▶ _PASSAGE TO READ_:
At 40 percent and 39 percent respectively, Petro and Boric have the lowest approval ratings among leaders in Latin America’s biggest economies, according to the poll. The notable exception is Brazil’s Luiz Inácio Lula da Silva, who has managed to secure the backing of a slim majority of the population nearly two years into his mandate. Mexico’s Claudia Sheinbaum, who took office this month, is enjoying a post-election honeymoon with voters.
Economic conditions are key to understanding the downfall of Latin American leftists. More than half of respondents in Chile and Colombia consider the state of their economy and job market bad. By contrast, Brazilians are more upbeat as gross domestic product is growing more than expected and the unemployment rate is the lowest in more than 10 years.
Corruption, crime and narco-trafficking are among the top concerns for all those surveyed. Crime in particular has become a huge issue across the region — driving up xenophobia as many blame migrants for increased violence and insecurity, and playing a growing role in recent local elections. Already, leaders across the region are mimicking the strong-arm crime-fighting tactics from El Salvador President Nayib Bukele, who used to refer to himself as the “world’s coolest dictator.”
Meanwhile, a shift away from state intervention could help the region achieve a greater degree of economic stability, and offer businesses more confidence that they won’t see taxes surge or have contracts and regulations overhauled when the next administration enters office. That also means any winners in the coming elections will find it politically difficult to pursue populist policies of expropriations and price controls that have decimated Venezuela’s economy despite vast oil reserves and hurled Bolivia toward economic disaster.
A highly contested election in Venezuela has put Nicolás Maduro’s longtime allies in Brazil and Colombia on the defensive and exposed them to attacks that are taking their respective countries in the same direction. The country’s economy has suffered for years, with nearly 80 percent of its citizens living in poverty.
“Economic liberalism has become much more entrenched and has grown roots in society,” said Andrei Roman, the chief executive officer of polling firm AtlasIntel. “The average Latin American citizen is not that different from the average US citizen.”
Still, the concept is far from being accepted. While more than 40 percent of respondents in each of the five countries surveyed — Argentina, Brazil, Chile, Colombia and Mexico — strongly agreed with the idea that governments should cut spending instead of raising taxes, there is no consensus about privatizations, price controls or state intervention to shield certain economic sectors from competition.
Lula’s relative success in shoring up Brazil’s economy, and his popularity, set the stage for what’s expected to be another tight election in 2026. While his Partido dos Trabalhadores (Workers’ Party, PT) elected more mayors this month than in 2020, candidates backed by former president Jair Bolsonaro had an even stronger performance to the detriment of centrist parties that continue to crumble amid the country’s polarisation.

▶ _SUPPLIED RECORDS_:
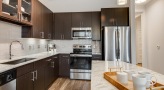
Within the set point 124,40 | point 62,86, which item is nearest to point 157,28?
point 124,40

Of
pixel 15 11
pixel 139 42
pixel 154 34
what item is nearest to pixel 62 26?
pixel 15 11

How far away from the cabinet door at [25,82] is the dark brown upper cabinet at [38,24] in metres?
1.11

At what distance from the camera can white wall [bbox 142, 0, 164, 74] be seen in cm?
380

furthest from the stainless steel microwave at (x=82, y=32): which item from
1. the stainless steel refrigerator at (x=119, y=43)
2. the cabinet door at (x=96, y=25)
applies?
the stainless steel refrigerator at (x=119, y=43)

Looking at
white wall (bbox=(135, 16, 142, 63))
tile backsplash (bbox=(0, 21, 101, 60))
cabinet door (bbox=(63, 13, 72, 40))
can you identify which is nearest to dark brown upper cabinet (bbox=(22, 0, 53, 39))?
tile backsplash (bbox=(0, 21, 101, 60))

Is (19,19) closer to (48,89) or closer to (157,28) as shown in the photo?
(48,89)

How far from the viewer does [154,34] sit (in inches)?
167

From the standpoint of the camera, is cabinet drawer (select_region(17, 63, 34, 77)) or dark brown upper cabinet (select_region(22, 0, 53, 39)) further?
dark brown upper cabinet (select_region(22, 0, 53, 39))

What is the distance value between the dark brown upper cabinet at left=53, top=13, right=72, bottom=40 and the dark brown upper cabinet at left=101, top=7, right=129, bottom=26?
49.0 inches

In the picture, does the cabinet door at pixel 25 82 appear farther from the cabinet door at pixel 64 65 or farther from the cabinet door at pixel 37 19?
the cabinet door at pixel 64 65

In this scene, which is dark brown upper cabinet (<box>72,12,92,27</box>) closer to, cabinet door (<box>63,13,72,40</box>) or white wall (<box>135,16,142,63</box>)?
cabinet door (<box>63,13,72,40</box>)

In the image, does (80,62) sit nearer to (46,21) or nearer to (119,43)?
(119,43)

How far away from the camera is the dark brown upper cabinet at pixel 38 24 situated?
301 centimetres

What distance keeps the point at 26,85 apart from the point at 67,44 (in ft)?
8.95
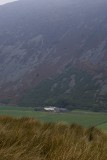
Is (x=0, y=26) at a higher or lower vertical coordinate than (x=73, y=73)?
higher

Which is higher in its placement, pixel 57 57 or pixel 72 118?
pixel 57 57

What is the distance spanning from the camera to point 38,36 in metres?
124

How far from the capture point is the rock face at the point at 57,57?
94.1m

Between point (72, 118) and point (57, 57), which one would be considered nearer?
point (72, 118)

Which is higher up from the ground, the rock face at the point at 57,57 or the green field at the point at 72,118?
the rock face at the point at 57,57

▶ _WHAT TO WORK ON_:
1. Transcribe the article on Latin American politics from "Economic conditions are" up to and including "than 10 years.".
2. Name the five countries whose respondents were surveyed, according to the article on Latin American politics.
3. In the article on Latin American politics, what position does Andrei Roman hold?

▶ _ANSWERS BELOW_:
1.
Economic conditions are key to understanding the downfall of Latin American leftists. More than half of respondents in Chile and Colombia consider the state of their economy and job market bad. By contrast, Brazilians are more upbeat as gross domestic product is growing more than expected and the unemployment rate is the lowest in more than 10 years.

2. Argentina, Brazil, Chile, Colombia and Mexico

3. He is the chief executive officer of the polling firm AtlasIntel.